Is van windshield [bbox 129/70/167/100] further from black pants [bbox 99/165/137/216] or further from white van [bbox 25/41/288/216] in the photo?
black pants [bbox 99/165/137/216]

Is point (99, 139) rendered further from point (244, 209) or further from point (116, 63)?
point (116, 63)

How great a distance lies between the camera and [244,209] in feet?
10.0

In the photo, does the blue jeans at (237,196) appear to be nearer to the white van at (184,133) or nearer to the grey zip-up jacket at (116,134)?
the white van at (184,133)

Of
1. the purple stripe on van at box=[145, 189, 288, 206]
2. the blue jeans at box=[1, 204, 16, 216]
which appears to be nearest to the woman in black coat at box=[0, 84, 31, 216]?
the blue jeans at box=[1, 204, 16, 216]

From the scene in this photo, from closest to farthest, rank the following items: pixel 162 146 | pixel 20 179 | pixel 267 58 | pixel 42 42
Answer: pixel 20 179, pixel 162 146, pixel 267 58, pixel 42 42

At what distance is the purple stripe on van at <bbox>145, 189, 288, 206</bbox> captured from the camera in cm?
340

* What the task requires
Reproduce the records above word for word, beginning with the line that contains "How great a" and continuing through the end of the records.

* Task output
How great a distance lies between the camera and [244,209] in feet?
10.0

In the photo, does the blue jeans at (237,196) appear to be nearer to the white van at (184,133) or nearer to the grey zip-up jacket at (116,134)?
the white van at (184,133)

Of
1. the purple stripe on van at box=[145, 189, 288, 206]
2. the blue jeans at box=[1, 204, 16, 216]
which appears to be nearest to the woman in black coat at box=[0, 84, 31, 216]?
the blue jeans at box=[1, 204, 16, 216]

From the scene in this photo, from closest to farthest, rank the following items: pixel 162 146 | pixel 20 179 | pixel 267 58 | pixel 42 42
Answer: pixel 20 179, pixel 162 146, pixel 267 58, pixel 42 42

At what distance is the purple stripe on van at <bbox>145, 189, 288, 206</bbox> captured from the camera in cm?
340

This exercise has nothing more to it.